Asian equities offer an attractive alternative for the dividend-seeking investor in 2022. They provide diversification benefits and an attractive dividend yield, among others.
Global equity markets rallied during the COVID-19 pandemic on the back of unprecedented monetary and fiscal support. Governments and central banks did everything in their power and more to support economies and households during the most challenging health crisis of our time.
As a result, investors reacted to the low-interest-rate environment by buying equities. Therefore, equity markets bounced from their initial lows at the pandemic's start and rallied hard.
Now that central banks in the developed world are preparing to tighten the monetary policy (i.e., the Federal Reserve of the United States is forecast to lift the federal funds rate next March), what alternatives exist for the global investor in search of dividend income?
Asian equities offer attractive dividend yields, diversification benefits, and lower dividend payout ratios. Moreover, the economic growth in the region is forecast to exceed the growth rate in the rest of the world.
Attractive dividend yields
Dividend yields reflect how much an investor gets back for each dollar invested in a company. It is calculated as the annual dividend yield divided by the price per share, and the higher the yield, the better.
A too high dividend yield should raise some questions. By paying too much to shareholders, the company forgoes the opportunity cost of investing the money to expand the business.

[Study material]
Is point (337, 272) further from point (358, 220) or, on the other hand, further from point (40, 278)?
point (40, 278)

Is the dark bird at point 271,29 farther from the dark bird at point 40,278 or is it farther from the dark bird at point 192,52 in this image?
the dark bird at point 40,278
...
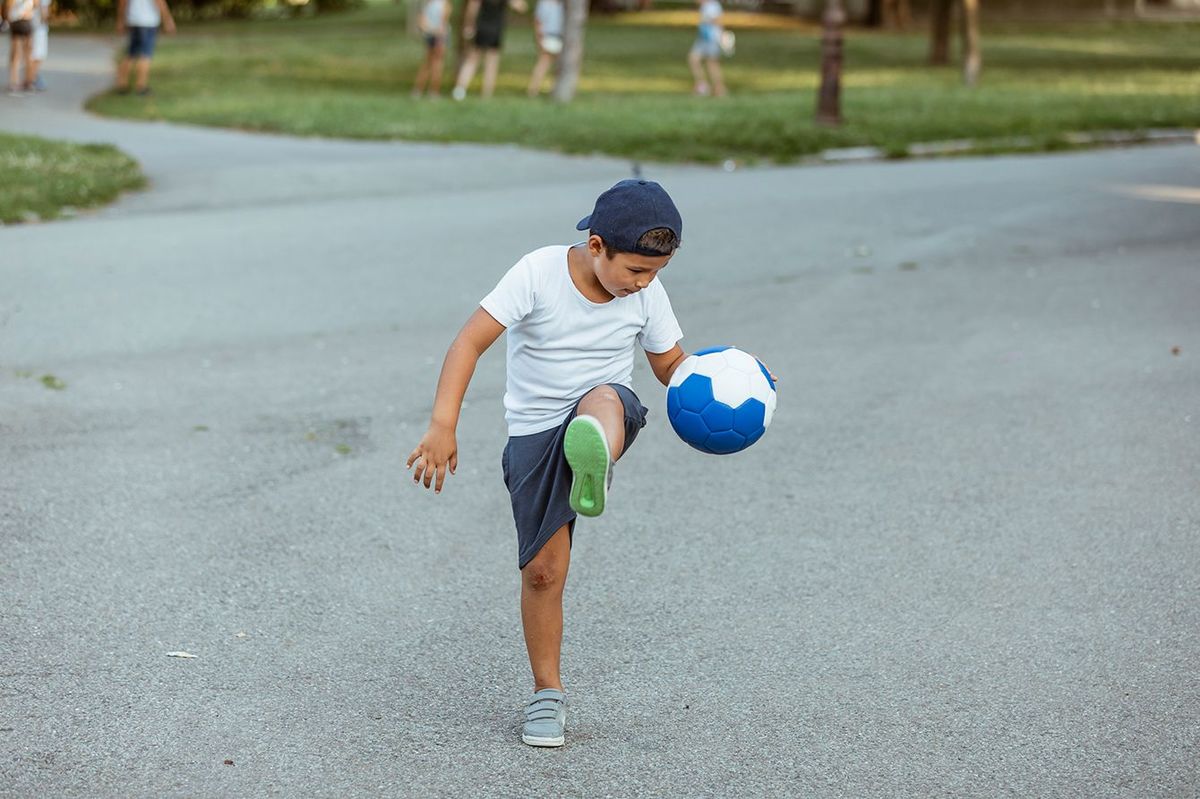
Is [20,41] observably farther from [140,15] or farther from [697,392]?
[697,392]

[Task requirements]
[1] According to the excerpt on Asian dividend equities, what is the Federal Reserve of the United States forecast to do next March?
[2] Carry on the excerpt on Asian dividend equities from where it stops.

[Outputs by task]
[1] It is forecast to lift the federal funds rate.

[2]
However, higher dividend yields offered by Asian equities refer to the entire region, not one particular company. As such, companies in the Pacific ex. Japan region offer much higher yields when compared to the rest of the world.
Diversification is the process of investing in companies uncorrelated with the rest of the portfolio. Or, better said, the lower the correlation degree between the investments, the bigger the diversification benefits.
Why would anyone diversify the portfolio? Diversified portfolios whether declines much better, and Asian equities are less correlated to those in the developed world.
Lower dividend payout ratios
A lower dividend payout ratio implies that the company has a buffer to use in times of need. Asian equities have lower dividend payout ratios which offer them flexibility in an economic downturn.
Higher economic growth in the region
Finally, the region's real GDP growth is forecast at 4.5% annually for the next five years. This is a much higher growth rate when compared to the world's real GDP over the same period, seen just shy below 3%.